Saved entries
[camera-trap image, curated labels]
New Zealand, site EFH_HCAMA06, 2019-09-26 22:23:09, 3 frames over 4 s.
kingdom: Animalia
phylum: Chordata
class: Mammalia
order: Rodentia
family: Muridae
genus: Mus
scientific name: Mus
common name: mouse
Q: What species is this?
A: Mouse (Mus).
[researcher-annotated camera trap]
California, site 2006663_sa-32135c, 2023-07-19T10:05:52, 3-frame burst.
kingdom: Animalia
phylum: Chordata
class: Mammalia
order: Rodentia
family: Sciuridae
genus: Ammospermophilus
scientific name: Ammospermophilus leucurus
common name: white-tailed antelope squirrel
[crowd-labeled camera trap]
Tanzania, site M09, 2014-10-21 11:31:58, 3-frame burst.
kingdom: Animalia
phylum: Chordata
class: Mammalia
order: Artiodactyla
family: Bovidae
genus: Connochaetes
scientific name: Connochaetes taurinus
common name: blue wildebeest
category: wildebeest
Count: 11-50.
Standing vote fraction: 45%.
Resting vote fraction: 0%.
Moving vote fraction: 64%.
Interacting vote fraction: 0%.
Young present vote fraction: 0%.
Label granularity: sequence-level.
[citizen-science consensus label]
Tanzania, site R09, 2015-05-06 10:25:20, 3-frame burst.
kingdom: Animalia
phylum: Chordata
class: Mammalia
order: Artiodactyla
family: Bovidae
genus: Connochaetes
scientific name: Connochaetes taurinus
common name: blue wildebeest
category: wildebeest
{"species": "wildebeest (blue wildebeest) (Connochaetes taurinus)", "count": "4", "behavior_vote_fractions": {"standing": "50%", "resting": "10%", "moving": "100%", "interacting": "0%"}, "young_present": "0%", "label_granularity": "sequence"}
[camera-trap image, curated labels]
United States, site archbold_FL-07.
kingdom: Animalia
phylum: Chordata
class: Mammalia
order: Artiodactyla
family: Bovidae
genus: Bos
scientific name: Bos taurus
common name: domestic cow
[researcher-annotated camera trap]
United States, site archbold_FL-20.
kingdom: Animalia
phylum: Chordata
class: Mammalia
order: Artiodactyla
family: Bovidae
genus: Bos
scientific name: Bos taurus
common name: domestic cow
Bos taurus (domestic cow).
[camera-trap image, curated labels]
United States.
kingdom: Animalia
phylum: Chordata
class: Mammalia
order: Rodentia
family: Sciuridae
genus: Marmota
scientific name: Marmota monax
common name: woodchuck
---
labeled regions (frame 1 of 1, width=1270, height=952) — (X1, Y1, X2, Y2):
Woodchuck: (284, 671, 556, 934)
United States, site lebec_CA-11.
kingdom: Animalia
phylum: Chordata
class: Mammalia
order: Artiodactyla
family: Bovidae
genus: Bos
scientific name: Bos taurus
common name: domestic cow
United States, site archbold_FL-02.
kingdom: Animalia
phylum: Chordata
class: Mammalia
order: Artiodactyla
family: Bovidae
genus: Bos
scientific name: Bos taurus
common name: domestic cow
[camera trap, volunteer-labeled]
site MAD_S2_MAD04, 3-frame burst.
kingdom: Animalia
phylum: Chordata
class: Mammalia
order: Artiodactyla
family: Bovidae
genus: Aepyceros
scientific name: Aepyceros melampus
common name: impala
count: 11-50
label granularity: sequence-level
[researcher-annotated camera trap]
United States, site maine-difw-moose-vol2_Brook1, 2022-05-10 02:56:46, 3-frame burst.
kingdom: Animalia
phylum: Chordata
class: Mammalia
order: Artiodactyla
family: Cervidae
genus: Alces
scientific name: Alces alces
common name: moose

Problem requirements
The records above are to be given again in full, word for word.

Answer for this exercise
[camera-trap image, curated labels]
New Zealand, site EFH_HCAMA06, 2019-09-26 22:23:09, 3 frames over 4 s.
kingdom: Animalia
phylum: Chordata
class: Mammalia
order: Rodentia
family: Muridae
genus: Mus
scientific name: Mus
common name: mouse
Q: What species is this?
A: Mouse (Mus).
[researcher-annotated camera trap]
California, site 2006663_sa-32135c, 2023-07-19T10:05:52, 3-frame burst.
kingdom: Animalia
phylum: Chordata
class: Mammalia
order: Rodentia
family: Sciuridae
genus: Ammospermophilus
scientific name: Ammospermophilus leucurus
common name: white-tailed antelope squirrel
[crowd-labeled camera trap]
Tanzania, site M09, 2014-10-21 11:31:58, 3-frame burst.
kingdom: Animalia
phylum: Chordata
class: Mammalia
order: Artiodactyla
family: Bovidae
genus: Connochaetes
scientific name: Connochaetes taurinus
common name: blue wildebeest
category: wildebeest
Count: 11-50.
Standing vote fraction: 45%.
Resting vote fraction: 0%.
Moving vote fraction: 64%.
Interacting vote fraction: 0%.
Young present vote fraction: 0%.
Label granularity: sequence-level.
[citizen-science consensus label]
Tanzania, site R09, 2015-05-06 10:25:20, 3-frame burst.
kingdom: Animalia
phylum: Chordata
class: Mammalia
order: Artiodactyla
family: Bovidae
genus: Connochaetes
scientific name: Connochaetes taurinus
common name: blue wildebeest
category: wildebeest
{"species": "wildebeest (blue wildebeest) (Connochaetes taurinus)", "count": "4", "behavior_vote_fractions": {"standing": "50%", "resting": "10%", "moving": "100%", "interacting": "0%"}, "young_present": "0%", "label_granularity": "sequence"}
[camera-trap image, curated labels]
United States, site archbold_FL-07.
kingdom: Animalia
phylum: Chordata
class: Mammalia
order: Artiodactyla
family: Bovidae
genus: Bos
scientific name: Bos taurus
common name: domestic cow
[researcher-annotated camera trap]
United States, site archbold_FL-20.
kingdom: Animalia
phylum: Chordata
class: Mammalia
order: Artiodactyla
family: Bovidae
genus: Bos
scientific name: Bos taurus
common name: domestic cow
Bos taurus (domestic cow).
[camera-trap image, curated labels]
United States.
kingdom: Animalia
phylum: Chordata
class: Mammalia
order: Rodentia
family: Sciuridae
genus: Marmota
scientific name: Marmota monax
common name: woodchuck
---
labeled regions (frame 1 of 1, width=1270, height=952) — (X1, Y1, X2, Y2):
Woodchuck: (284, 671, 556, 934)
United States, site lebec_CA-11.
kingdom: Animalia
phylum: Chordata
class: Mammalia
order: Artiodactyla
family: Bovidae
genus: Bos
scientific name: Bos taurus
common name: domestic cow
United States, site archbold_FL-02.
kingdom: Animalia
phylum: Chordata
class: Mammalia
order: Artiodactyla
family: Bovidae
genus: Bos
scientific name: Bos taurus
common name: domestic cow
[camera trap, volunteer-labeled]
site MAD_S2_MAD04, 3-frame burst.
kingdom: Animalia
phylum: Chordata
class: Mammalia
order: Artiodactyla
family: Bovidae
genus: Aepyceros
scientific name: Aepyceros melampus
common name: impala
count: 11-50
label granularity: sequence-level
[researcher-annotated camera trap]
United States, site maine-difw-moose-vol2_Brook1, 2022-05-10 02:56:46, 3-frame burst.
kingdom: Animalia
phylum: Chordata
class: Mammalia
order: Artiodactyla
family: Cervidae
genus: Alces
scientific name: Alces alces
common name: moose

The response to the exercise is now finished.